Let $M$ lie in $\operatorname{mod}\Lambda$ for a finite dimensional $k$-algebra $\Lambda$.
Let $P = (P_{1} \xrightarrow{d} P_{0})$ be a silting complex in $K^{b}(\operatorname{proj}\Lambda)$ and $M = \operatorname{Cok}(d)$.
So $P_1 \xrightarrow{d} P_{0} \xrightarrow{\pi} M$ is a projective presentation of $M$. Then, one has a decomposition $P_1 = P_{1}' \oplus P_{1}''$ such that $d' := d|_{P_{1}'}$ is right minimal and $d|_{P_{1}''} = 0$.
In $\tau$-tilting by T. Adachi, O. Iyama and I. Reiten, in the proof of proposition 3.6(b), they say that then $$P_{1}' \xrightarrow{d'} P_{0} \xrightarrow{\pi} M$$ is a minimal projective presentation. I can't see why $\pi$ needs to be right minimal, and thus a projective cover. Any help?

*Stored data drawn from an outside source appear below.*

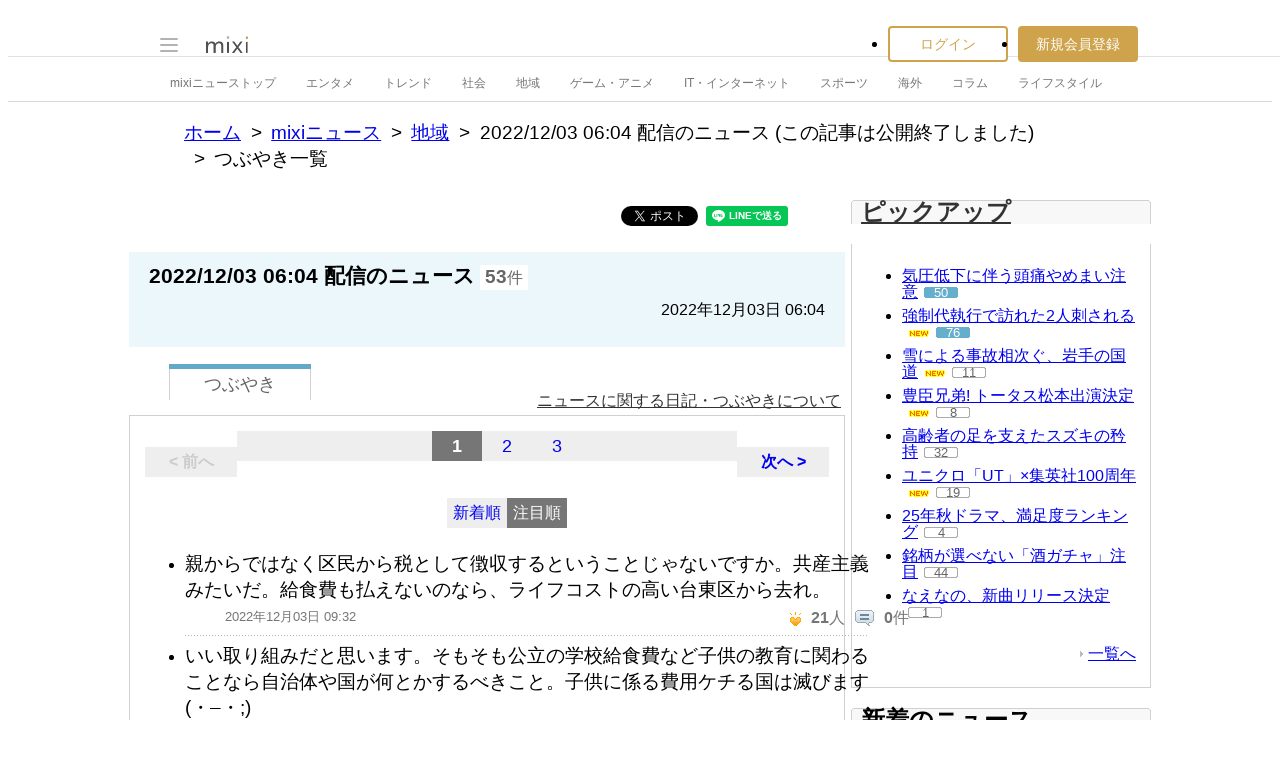

--- FILE ---
content_type: text/html; charset=utf-8
request_url: https://www.google.com/recaptcha/api2/aframe
body_size: 267
content:
<!DOCTYPE HTML><html><head><meta http-equiv="content-type" content="text/html; charset=UTF-8"></head><body><script nonce="2eWwwvVExErI0hhU9jdcPg">/** Anti-fraud and anti-abuse applications only. See google.com/recaptcha */ try{var clients={'sodar':'https://pagead2.googlesyndication.com/pagead/sodar?'};window.addEventListener("message",function(a){try{if(a.source===window.parent){var b=JSON.parse(a.data);var c=clients[b['id']];if(c){var d=document.createElement('img');d.src=c+b['params']+'&rc='+(localStorage.getItem("rc::a")?sessionStorage.getItem("rc::b"):"");window.document.body.appendChild(d);sessionStorage.setItem("rc::e",parseInt(sessionStorage.getItem("rc::e")||0)+1);localStorage.setItem("rc::h",'1768450923307');}}}catch(b){}});window.parent.postMessage("_grecaptcha_ready", "*");}catch(b){}</script></body></html>

--- FILE ---
content_type: application/javascript; charset=utf-8
request_url: https://fundingchoicesmessages.google.com/f/AGSKWxUwmRmNhOQ_qYVF81kI7J6TIaIW_-t00vdP8_l1sl7lEP9QBUbGfVR2p8dM4AjblGwCHxZXPVxkaEfFMcz4sSz5vd8YT3o0fuNCDDeo8dOknMJGKFpGKFffCno_1knR1OunQ4lhE1yJH0uoEfn55HrDuflOWhvf4hx9ssx0io7x31KMR9uFr5vvuTri/_/newBuildAdfoxBanner.-advertise//ad-serve?/ad_tag_/advertising_
body_size: -1289
content:
window['2076e706-28ab-44c7-9eae-906fb046ef5a'] = true;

Attempt (following Jeremy's answer):
So, let $d \in \operatorname{rad}(P_{1}, P_{0})$ and suppose that $\pi$ is not right minimal. We then have a decomposition
$$\pi = (\pi', 0) : P_{0}' \oplus P_{0}'' \rightarrow M$$
such that $\pi'$ is right minimal. By composing $d$ with the projections of $P_{0}$ onto its two summands $P_{0}', P_{0}''$, calling them $d', d''$ we have the sequence
$$P_{1} \xrightarrow{\begin{pmatrix} d' \\ d''\end{pmatrix}} P_{0}' \oplus P_{0}'' \xrightarrow{(\pi',0)} M \rightarrow 0$$
Further supposing that $d = \begin{pmatrix} d' \\ d''\end{pmatrix}$ is not right minimal, we have a decomposition
$$P_{1}' \oplus P_{1}'' \xrightarrow{\begin{pmatrix} \tilde{d'} & 0 \\ \tilde{d''} & 0\end{pmatrix}} P_{0}'\oplus P_{0}'' \xrightarrow{(\pi', 0)} M$$
such that $\begin{pmatrix} \tilde{d'} \\ \tilde{d''}\end{pmatrix}$ is right minimal. Then $\pi d = \begin{pmatrix}\pi' & 0 \end{pmatrix}\begin{pmatrix} \tilde{d'} & 0 \\ \tilde{d''} & 0\end{pmatrix} = \pi' \tilde{d'}$.
Does this imply that $\operatorname{Im}(d) = \operatorname{Im}(\tilde{d'})$? If so, then I think I'm able to show that $P_{1}'$ is isomorphic to $P_{0}''$ by the restriction of $d$, thus contradicting the property of $d$ being in the radical, as explained by Jeremy.
As remarked just after Definition 3.1 of that paper, any two-term complex of projectives is isomorphic (in $K^b(\text{proj }\Lambda)$) to a "minimal" one, where the differential is in the radical. I suspect that in the passage you refer to, the authors are implicitly assuming that they have chosen a minimal representative of the isomorphism class. If not, then it's not true that $\pi$ must be right minimal.